(Records from a data source)
<<<<
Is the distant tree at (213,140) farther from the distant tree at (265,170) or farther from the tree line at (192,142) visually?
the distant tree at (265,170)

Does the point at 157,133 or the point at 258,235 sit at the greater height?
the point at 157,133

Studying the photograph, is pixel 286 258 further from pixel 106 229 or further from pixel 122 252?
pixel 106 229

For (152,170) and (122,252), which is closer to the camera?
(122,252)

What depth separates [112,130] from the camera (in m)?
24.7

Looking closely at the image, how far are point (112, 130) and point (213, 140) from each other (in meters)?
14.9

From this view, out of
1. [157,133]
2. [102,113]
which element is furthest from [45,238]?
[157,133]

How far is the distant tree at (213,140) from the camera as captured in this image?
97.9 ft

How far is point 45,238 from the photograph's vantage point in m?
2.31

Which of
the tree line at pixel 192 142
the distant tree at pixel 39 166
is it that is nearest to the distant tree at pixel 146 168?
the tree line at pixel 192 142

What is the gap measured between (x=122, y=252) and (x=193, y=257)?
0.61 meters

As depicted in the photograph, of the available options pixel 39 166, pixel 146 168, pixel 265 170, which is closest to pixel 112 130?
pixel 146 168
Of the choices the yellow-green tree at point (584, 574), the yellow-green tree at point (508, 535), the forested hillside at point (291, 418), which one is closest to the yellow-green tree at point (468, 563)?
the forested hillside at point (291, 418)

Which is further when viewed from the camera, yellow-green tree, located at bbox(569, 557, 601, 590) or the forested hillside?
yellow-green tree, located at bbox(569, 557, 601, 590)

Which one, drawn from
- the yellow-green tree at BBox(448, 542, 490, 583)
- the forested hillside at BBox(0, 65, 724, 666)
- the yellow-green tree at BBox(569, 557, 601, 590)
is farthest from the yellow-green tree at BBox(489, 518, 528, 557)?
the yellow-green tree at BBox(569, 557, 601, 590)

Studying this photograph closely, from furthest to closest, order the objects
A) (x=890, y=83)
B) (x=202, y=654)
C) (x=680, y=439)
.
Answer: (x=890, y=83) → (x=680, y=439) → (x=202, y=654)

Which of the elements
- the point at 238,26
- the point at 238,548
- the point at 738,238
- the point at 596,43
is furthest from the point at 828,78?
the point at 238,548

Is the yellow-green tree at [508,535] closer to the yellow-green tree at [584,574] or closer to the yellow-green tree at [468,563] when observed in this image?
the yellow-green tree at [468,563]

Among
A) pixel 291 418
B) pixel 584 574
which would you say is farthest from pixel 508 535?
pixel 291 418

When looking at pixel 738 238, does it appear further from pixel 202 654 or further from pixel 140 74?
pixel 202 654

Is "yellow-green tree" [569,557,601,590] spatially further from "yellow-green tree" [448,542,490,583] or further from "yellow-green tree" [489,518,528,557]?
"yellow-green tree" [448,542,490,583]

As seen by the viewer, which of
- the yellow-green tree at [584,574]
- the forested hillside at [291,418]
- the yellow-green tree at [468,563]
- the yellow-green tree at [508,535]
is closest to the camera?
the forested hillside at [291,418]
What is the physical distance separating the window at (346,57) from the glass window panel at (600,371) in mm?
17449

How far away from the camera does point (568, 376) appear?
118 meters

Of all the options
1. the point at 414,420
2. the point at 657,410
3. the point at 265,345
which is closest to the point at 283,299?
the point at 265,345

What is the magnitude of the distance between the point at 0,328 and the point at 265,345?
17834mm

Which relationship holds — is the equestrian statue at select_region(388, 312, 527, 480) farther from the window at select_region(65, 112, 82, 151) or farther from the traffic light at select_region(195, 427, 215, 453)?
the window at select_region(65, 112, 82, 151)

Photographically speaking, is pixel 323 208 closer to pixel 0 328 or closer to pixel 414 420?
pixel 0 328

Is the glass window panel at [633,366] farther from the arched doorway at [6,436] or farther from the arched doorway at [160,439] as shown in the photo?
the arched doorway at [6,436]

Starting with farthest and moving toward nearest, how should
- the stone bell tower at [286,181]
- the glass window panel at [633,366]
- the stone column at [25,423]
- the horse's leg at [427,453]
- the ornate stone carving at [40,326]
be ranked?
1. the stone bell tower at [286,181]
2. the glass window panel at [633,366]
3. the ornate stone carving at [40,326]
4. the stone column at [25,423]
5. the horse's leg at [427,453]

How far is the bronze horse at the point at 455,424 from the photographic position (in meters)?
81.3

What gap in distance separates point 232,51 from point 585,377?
>>>>
Task to complete: Write out every line exactly as it stands.

Solution to the exercise:
Is the distant tree at (213,140) farther from the distant tree at (265,170) or farther from the tree line at (192,142) visually?
the distant tree at (265,170)

Does the point at 157,133 or the point at 258,235 sit at the greater height?
the point at 157,133

Studying the photograph, is pixel 286 258 further from pixel 106 229 or further from pixel 122 252?
pixel 106 229

For (152,170) and (122,252), which is closer to the camera?
(122,252)

What depth separates [112,130] from the camera (in m)?
24.7

Looking closely at the image, how far are point (112, 130) and point (213, 140) from each other (in meters)?
14.9

From this view, out of
1. [157,133]
2. [102,113]
which element is furthest from [45,238]?
[157,133]

How far is the distant tree at (213,140) from the camera as captured in this image?
97.9 ft

How far is point 45,238 from the photograph's vantage point in m?
2.31

Which of
the tree line at pixel 192 142
the distant tree at pixel 39 166
is it that is nearest to the distant tree at pixel 146 168?
the tree line at pixel 192 142

What is the gap measured between (x=122, y=252) and (x=193, y=257)?
0.61 meters

As depicted in the photograph, of the available options pixel 39 166, pixel 146 168, pixel 265 170, which is closest to pixel 112 130?
pixel 146 168
Of the choices the yellow-green tree at point (584, 574), the yellow-green tree at point (508, 535), the forested hillside at point (291, 418), which one is closest to the yellow-green tree at point (468, 563)?
the forested hillside at point (291, 418)

Which is further when viewed from the camera, yellow-green tree, located at bbox(569, 557, 601, 590) or the forested hillside?
yellow-green tree, located at bbox(569, 557, 601, 590)

Which one, drawn from
- the yellow-green tree at BBox(448, 542, 490, 583)
- the forested hillside at BBox(0, 65, 724, 666)
- the yellow-green tree at BBox(569, 557, 601, 590)
is farthest from the yellow-green tree at BBox(489, 518, 528, 557)?
the yellow-green tree at BBox(569, 557, 601, 590)

Studying this photograph closely, from furthest to closest, order the objects
A) (x=890, y=83)
B) (x=202, y=654)
C) (x=680, y=439)
.
Answer: (x=890, y=83) → (x=680, y=439) → (x=202, y=654)

Which of the elements
- the point at 238,26
- the point at 238,548
- the point at 738,238
- the point at 596,43
is furthest from the point at 828,78?
the point at 238,548

Is the yellow-green tree at [508,535] closer to the yellow-green tree at [584,574] or closer to the yellow-green tree at [468,563] when observed in this image?
the yellow-green tree at [468,563]

Among
A) pixel 291 418
B) pixel 584 574
which would you say is farthest from pixel 508 535?
pixel 291 418

When looking at pixel 738 238, does it appear further from pixel 202 654 or further from pixel 140 74?
pixel 202 654

Is "yellow-green tree" [569,557,601,590] spatially further from "yellow-green tree" [448,542,490,583] or further from "yellow-green tree" [489,518,528,557]?
"yellow-green tree" [448,542,490,583]

As seen by the viewer, which of
- the yellow-green tree at [584,574]
- the forested hillside at [291,418]
- the yellow-green tree at [468,563]
- the yellow-green tree at [508,535]
is closest to the camera?
the forested hillside at [291,418]
What is the physical distance separating the window at (346,57) from the glass window panel at (600,371) in mm?
17449

How far away from the camera does point (568, 376) appear?
118 meters

Of all the options
1. the point at 414,420
2. the point at 657,410
3. the point at 265,345
which is closest to the point at 283,299?
the point at 265,345

What is the magnitude of the distance between the point at 0,328 and the point at 265,345?
17834mm

Which relationship holds — is the equestrian statue at select_region(388, 312, 527, 480) farther from the window at select_region(65, 112, 82, 151) or farther from the traffic light at select_region(195, 427, 215, 453)?
the window at select_region(65, 112, 82, 151)

Photographically speaking, is pixel 323 208 closer to pixel 0 328 or closer to pixel 414 420?
pixel 0 328

Is the glass window panel at [633,366] farther from the arched doorway at [6,436] or farther from the arched doorway at [160,439] as shown in the photo?
the arched doorway at [6,436]

Starting with farthest and moving toward nearest, how should
- the stone bell tower at [286,181]
- the glass window panel at [633,366]
- the stone column at [25,423]
- the horse's leg at [427,453]
- the ornate stone carving at [40,326]
be ranked?
1. the stone bell tower at [286,181]
2. the glass window panel at [633,366]
3. the ornate stone carving at [40,326]
4. the stone column at [25,423]
5. the horse's leg at [427,453]

How far is the bronze horse at the point at 455,424 from the photographic position (in meters)?
81.3

What gap in distance separates point 232,51 from point 585,377?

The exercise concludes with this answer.